The paper includes an array of such anecdotes.

Researchers used an evolutionary algorithm to sort numbers, but the evaluation code merely checked that the algorithm returned any sorted list instead of ensuring that it sorted the numbers that were given.

The agent returned an empty list for every input and got full marks since an empty list is in sorted order.

In another case, computer scientists and physicists collaborated to find better carbon nanostructures.

An evolutionary algorithm suggested a molecule where all the carbon atoms were stacked in the exact same position in space, something not explicitly ruled out in the simulation but impossible in the real world.

Physicists blamed the computer scientists for producing an impossible configuration, while the computer scientists blamed the physicists for a faulty simulation model. The cross-discipline collaboration collapsed shortly afterward.

Though these stories seem frivolous in hindsight, it is actually extremely hard to specify a good reward function that isn’t vulnerable to Goodhart’s law.
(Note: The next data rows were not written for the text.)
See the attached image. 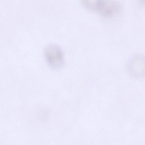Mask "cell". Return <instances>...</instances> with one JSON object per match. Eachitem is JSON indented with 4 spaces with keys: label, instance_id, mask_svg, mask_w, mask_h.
I'll return each mask as SVG.
<instances>
[{
    "label": "cell",
    "instance_id": "3957f363",
    "mask_svg": "<svg viewBox=\"0 0 145 145\" xmlns=\"http://www.w3.org/2000/svg\"><path fill=\"white\" fill-rule=\"evenodd\" d=\"M121 6L115 1L97 0L96 11L106 18H110L117 15L120 11Z\"/></svg>",
    "mask_w": 145,
    "mask_h": 145
},
{
    "label": "cell",
    "instance_id": "6da1fadb",
    "mask_svg": "<svg viewBox=\"0 0 145 145\" xmlns=\"http://www.w3.org/2000/svg\"><path fill=\"white\" fill-rule=\"evenodd\" d=\"M46 60L49 66L52 69L61 68L64 63V57L61 48L54 44L48 45L44 50Z\"/></svg>",
    "mask_w": 145,
    "mask_h": 145
},
{
    "label": "cell",
    "instance_id": "7a4b0ae2",
    "mask_svg": "<svg viewBox=\"0 0 145 145\" xmlns=\"http://www.w3.org/2000/svg\"><path fill=\"white\" fill-rule=\"evenodd\" d=\"M127 71L129 75L134 78L145 77V57L136 55L131 57L128 61Z\"/></svg>",
    "mask_w": 145,
    "mask_h": 145
}]
</instances>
Implications for AI Safety

Stories above about “toy” simulations gone wrong suddenly become causes for extreme concern if agents deviate significantly from expected behavior in the real world.

In one airplane landing simulation, an evolutionary algorithm applied extremely large forces to the airplane and triggered a bug, causing the simulation to overflow and claim impossibly good results for dangerous behavior.

Containment thus seems pretty important. Never release a black box optimizer directly into the wild without having high confidence in its expected behavior.